I model 1:29 equipment but I don't think the 16 ties per foot will stand out to bad...

I had planned to use Aristocraft USA track but some of the reviews have me nervous. I'm also intrigued to see #8 and #10 Sunset switches...

I realize that if I go battery power the potential faulty wiring will be a nulled point...btu at this point I'm still on the fence.

Thanks
Jeremy


----------



## afinegan (Jan 2, 2008)

I used sunset valley's code 250 brass track and #6 switches. Everything flies over my #6 switches like they almost aren't there (very smooth). I have the plastic frogs that are insulated, I run live steam and track powered. 

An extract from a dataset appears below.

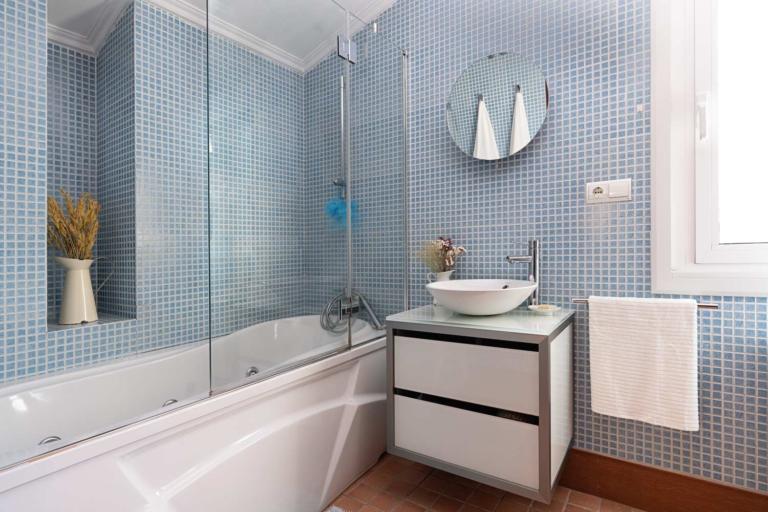 Cuarto de baño con bañera hidromasaje y lavabo de diseño minimalista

Everything has held up in the Florida sun and humidity so far (about 6 months old so far though) 


This is my track:
http://www.mylargescale.com/Communi...fault.aspx 


I need to go and take some videos!


----------



## jimtyp (Jan 2, 2008)

I have a couple of the Sunset Valley #6 and they work quite well. I run primarily AMS rolling stock. The only issue I had was with my LGB loco. It had electrical pickup sliders and would send out a spark at the frog. I removed the sliders and the loco works great.


----------



## H-man (Jan 4, 2008)

I have a few of their #6 swiutches and they are nice and operate well. I use a transition connector to go from 250 to 332 in reil hight. I'm getting ready to install 2 switches in the coming weeks and will take pictures. 

Howard


----------



## Jerry Barnes (Jan 2, 2008)

I've had one for about 15 years, got three others a few years back and they are great. Get their ground throws also, they work great. Code 250 rules!


----------



## Bighurt (Sep 15, 2009)

Can the track be bent with a dual bender in the ties, instructions on the website suggest otherwise?

Has anyone had issues running 1:29 scale equipment on code 250 track? Outside?

Can the frog on the #8 and #10 being brass be left dead rather than use a micro switch? I plan to either run DCC track or battery power with big locos. Or is the microswitch pretty hardy for outdoor use and worth the install?


----------



## geb (Feb 15, 2008)

I have never used a dual bender but I have bent over 100’ of Sunset Valley’s track with their single bender. Bend the rail, take to the site, back to the bender to adjust, when just right, send the other rail through and put on the ties. Working on the railroad, six feet at a time.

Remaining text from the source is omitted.